The conversion plan, named MaxBio by Vattenfall's engineers, promises to bring down the amount of carbon dioxide released in the atmosphere by about 27%. MaxBio intends to replace up to 724,000 tons per year of coal and prevent the release of at least 1.5 million tons of carbon dioxide.

The plan is scheduled to come into effect in 2018.

The success of MaxBio will contribute significantly to Vattenfall's goal of turning the company's energy production process in the Nordic region into a carbon-neutral process by 2030.
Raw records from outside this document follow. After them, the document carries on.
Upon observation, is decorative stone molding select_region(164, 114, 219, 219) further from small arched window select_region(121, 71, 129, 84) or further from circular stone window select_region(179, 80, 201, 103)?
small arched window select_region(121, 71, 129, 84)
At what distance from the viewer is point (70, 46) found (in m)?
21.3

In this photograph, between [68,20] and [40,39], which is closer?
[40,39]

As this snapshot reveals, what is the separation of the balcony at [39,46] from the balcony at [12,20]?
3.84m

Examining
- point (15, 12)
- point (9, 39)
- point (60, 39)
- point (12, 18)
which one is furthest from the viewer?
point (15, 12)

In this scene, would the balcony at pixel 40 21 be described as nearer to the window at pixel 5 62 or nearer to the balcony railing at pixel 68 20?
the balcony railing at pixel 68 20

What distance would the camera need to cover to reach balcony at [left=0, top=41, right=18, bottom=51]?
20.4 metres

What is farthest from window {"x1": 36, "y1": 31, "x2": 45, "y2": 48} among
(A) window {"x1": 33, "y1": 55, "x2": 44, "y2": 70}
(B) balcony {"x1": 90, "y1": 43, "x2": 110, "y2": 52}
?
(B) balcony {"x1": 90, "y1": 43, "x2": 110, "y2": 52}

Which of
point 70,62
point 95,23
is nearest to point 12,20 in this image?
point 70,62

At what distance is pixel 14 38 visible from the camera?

According to Hans von Uthmann, Vice President and Head of Vattenfall Norden, the goal of the company is to convert electricity generation into a clean process so that consumers do not feel guilty about using electricity, given the growing concerns about global warming. Uthmann added that every member of the Vattenfall Group was involved in revamping the company's power plants and production processes in a way that could satisfy the world's need for clean and environmentally friendly energy.

While the plan is a large undertaking and cannot be achieved overnight, Vattenfall has already laid out plans to gradually bring down carbon-dioxide emissions every year. In the Nordic region, Vattenfall intends to invest more than $10 billion until 2016 to make MaxBio a success. The new MaxBio plan will require an investment of about $863 million.

Using biomass instead of coal is a fast and efficient method of bringing down carbon-dioxide emissions. With the implementation of MaxBio, Vattenfall intends to convert three Danish heat plants at Amagerverket, Fynsverket and Nordjyllandsverket into biomass-fueled plants. The plants may become completely biomass-fueled or use a combination of coal and biomass.

Wood and straw will be the resources used initially, followed by other types of biomass fuel.

According to biofuel regulation standards, only 15 to 17 materials are currently defined as biomass fuel, while all others have been defined as waste. The company hopes that more types of biomass fuels will become available in the near future.